The self imposed no new make up rule

So I joined this new website called squawkbox.com, it's about budgeting, saving and getting a handle on your financial future. Most arguments in relationships are about money, my relationship is not an exception to this rule, often there are arguments over how to spend, when to spend and how much to spend all things addressed at squawkbox, I also went to feedthepig.com and after using one of their online tools, the numbers were staggering. My coffee habit alone was costing us over $1,500 a year. Starbucks although delicious is not going to help us buy a house.

 But the real kicker was my makeup habit, I thought I was doing an excellent job buying things only on sale at Ulta and leveraged magazine offers for free samples and gifts. Turns outs all my beauty swag was costing over $1680 a year! So that's over $3,180 a year in random silly expenses.
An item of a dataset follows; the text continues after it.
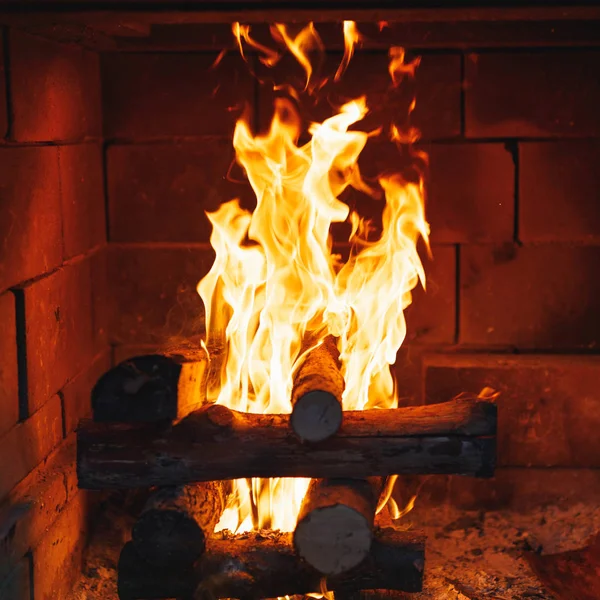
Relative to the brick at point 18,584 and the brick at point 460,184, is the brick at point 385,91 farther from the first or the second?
the brick at point 18,584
This is the exact amount we need for a down payment on a house where we live. The overwhelming guilt I felt as I looked at my literally full drawers of make up almost made me heave at my extravagance compared to my mates frugality.
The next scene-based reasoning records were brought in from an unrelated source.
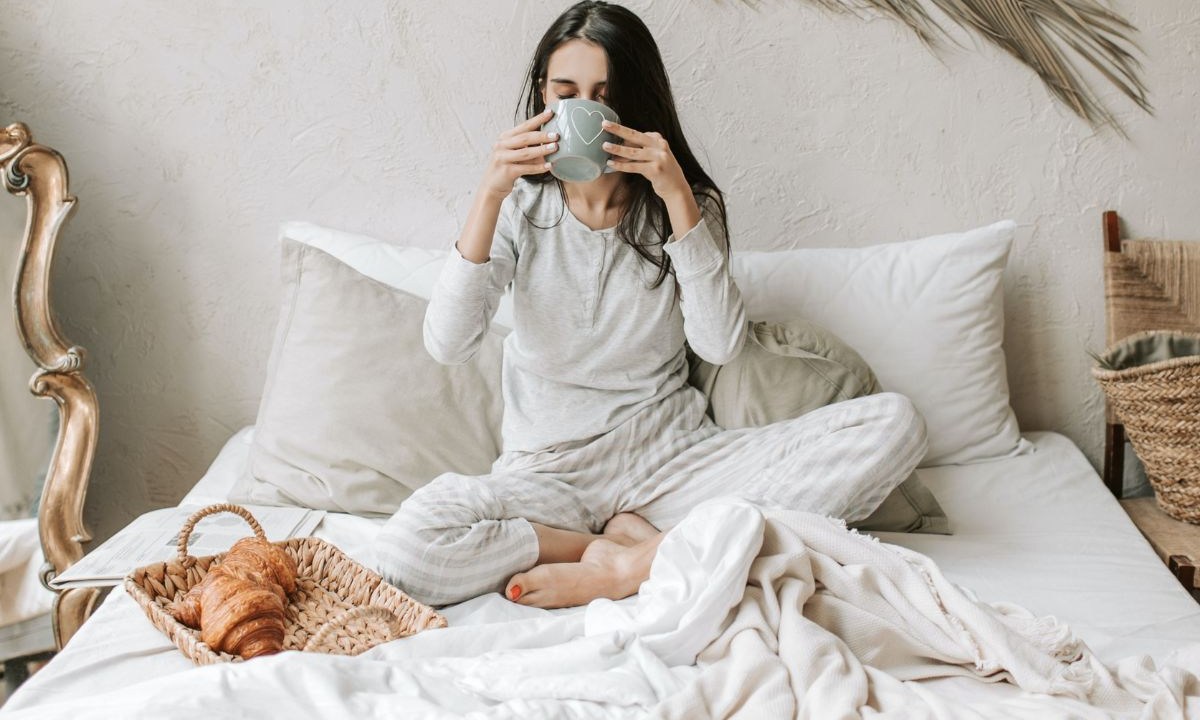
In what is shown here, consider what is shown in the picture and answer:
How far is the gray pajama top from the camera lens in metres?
1.43

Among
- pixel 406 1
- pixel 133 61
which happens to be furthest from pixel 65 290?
pixel 406 1

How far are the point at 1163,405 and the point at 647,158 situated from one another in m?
0.83

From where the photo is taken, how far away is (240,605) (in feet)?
3.37

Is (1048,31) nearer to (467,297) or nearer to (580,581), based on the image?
(467,297)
Big will not spend a penny on eating out, he'd rather take his lunch with him to work and pocket the cash. He doesn't have any expensive hobbies, and he never asks for anything. He will deny himself things to the point of absurdity, right now his tennis shoes have holes in them and his socks are soaking wet because we live in the Portland area. But he insists that we wait until next pay day to purchase new ones.

Our spending styles differ so greatly that I've have to remind myself to think the way a saver would. Growing up even though I worked my whole young adult life, saving for the future was always incredibly difficult for me, because there was always something new to experience, something new to be had like a book or the latest style which in my head I believed I'd earned after working so hard.

 To me money equaled freedom, freedom from my parents reach, freedom from boredom, freedom to travel. So when someone tells me I must not spend money on my flavor of the week, I have a strong emotional reaction as if someone were trying to censor me, and if they are that must mean they do not approve of me as a person. It's almost like being rejected, for someone to say " no we should do this" with our money.  After exploring those feelings I've come up with a plan.

No new make up until it all runs out. As in no little casual trips to the makeup counter, no holiday splurge on a pallette of sparkle that I already own three times over. I'm going to use every tube, stick, primer etc until it's all gone, then and only then will I allow myself to buy new make up or accessories. I've also decided to make my coffee at home and take it to work.

These things will be a little hard to get used to at first but after a while I'll hardly notice them. Because the pay off, the picture of the little cottage house with the picket fence is worth all the coffee and make up in the world.